> _TEXTAUSZUG_

········

Crowdsourcing und Cloudworking: Schöne neue Arbeitswelt

Wie die Technologien des Web 2.0 unser Arbeitsleben grundlegend umkrempeln werden

Der folgende Beitrag ist vor 2021 erschienen. Unsere Redaktion hat seither ein neues Leitbild und redaktionelle Standards. Weitere Informationen finden Sie hier.

Der Menschheit ergeht es unterm Kapital wie dem berühmten Zauberlehrling, der die Geister nicht mehr kontrollieren konnte, die er herbeirief. Sind sie erst einmal im Prozess der Kapitalverwertung voll inkorporiert, scheinen sich seine größten Errungenschaften und Erfindungen gegen den Menschen zu wenden, zu einer feindlichen und unüberwindlichen Macht anzuwachsen, die durch marktvermittelte objektive "Sachzwänge" allen Lohnabhängigen das Leben zur Hölle machen.

Diese konstitutive Tendenz kapitalistischer Herrschaft - auf deren Fundament die bürgerlichen Ideologien des Kulturpessimismus und der Fortschrittsfeindlichkeit blühen - charakterisierte auch die widersprüchliche Entwicklung des Internets, das einerseits einen ungeheuren Schub der Globalisierung und Rationalisierung kapitalistischer Warenproduktion beförderte, aber andrerseits seiner inhärenten Struktur nach das Kapitalverhältnis bereits zu transzendieren schien: Nichts ist augenscheinlich absurder und widersinniger, als innerhalb der Weiten des World Wide Web die kapitalistischen Eigentumsverhältnisse durchsetzen zu wollen. Der Windmühlenkampf der Politik und Kulturindustrie um die Durchsetzung des "Copyright" kann nur unter sukzessiver Verstümmelung des freien Informationsflusses im Netz fortgesetzt werden - und er bildete einen wichtigen Impuls bei der Formierung der europäischen "Piratenparteien".

········

> _ERFASSTE DATEN_
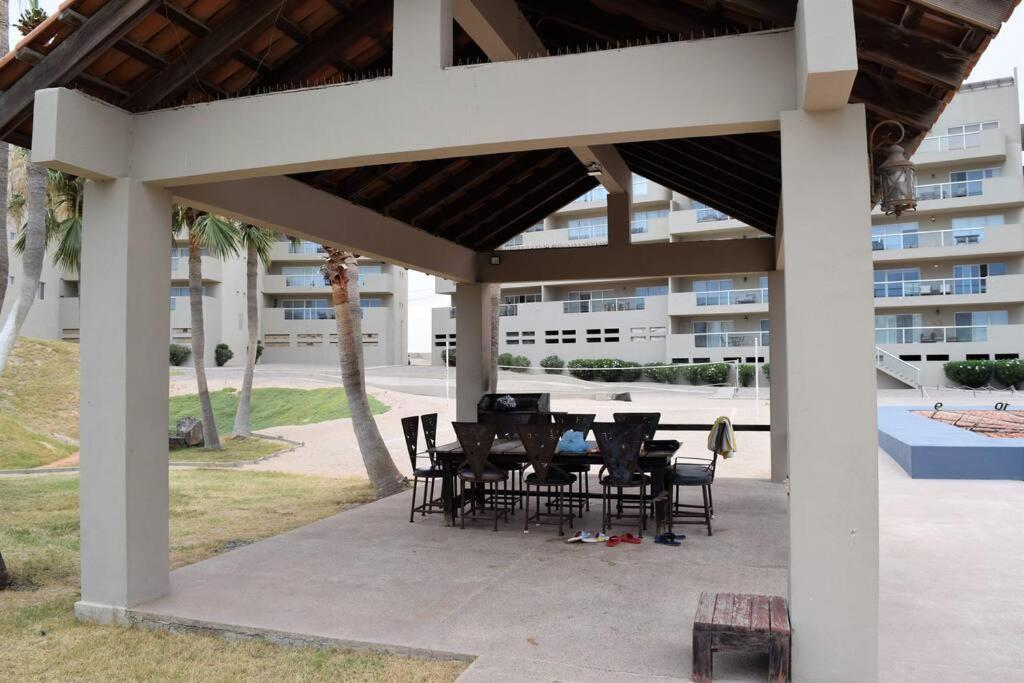Beautiful Condo La Joya - Near Beach With Views Puerto Peñasco Eksteriør billede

········

> _AUFGABE 1_
Wofür bildete der Kampf um die Durchsetzung des „Copyright“ laut dem Textauszug über Crowdsourcing und Cloudworking einen wichtigen Impuls?
> _AUFGABE 2_
Führen Sie den Textauszug über Crowdsourcing und Cloudworking im Anschluss an seinen letzten Satz weiter.

> _SCHRIFTLICHE ANTWORT 1_
Er bildete einen wichtigen Impuls bei der Formierung der europäischen „Piratenparteien“.

> _SCHRIFTLICHE ANTWORT 2_
Abseits der Sphäre der digitalen und immateriellen Güter hat aber schon der Vernetzungsschub des Internet 1.0 (das primär die passive Nutzung der neuen Informations- und Kommunikationskanäle ermöglichte) die ungeheure Dynamik der Globalisierung der kapitalistischen Warenproduktion überhaupt erst technisch ermöglicht, bei der globale Produktionsketten in einem zuvor ungekannten Ausmaß aufgebaut und tatsächlich erfolgreich koordiniert werden konnten. Die damit einhergehenden Rationalisierungsschübe ließen eine verstärkte globale Verdrängungskonkurrenz in den meisten Industriezweigen um sich greifen, mit der im Rahmen der neoliberalen Offensive der vergangenen Jahrzehnte bereits eine umfassende Umwandlung des Arbeitslebens und eine Verstärkung des Leistungsdrucks einhergingen.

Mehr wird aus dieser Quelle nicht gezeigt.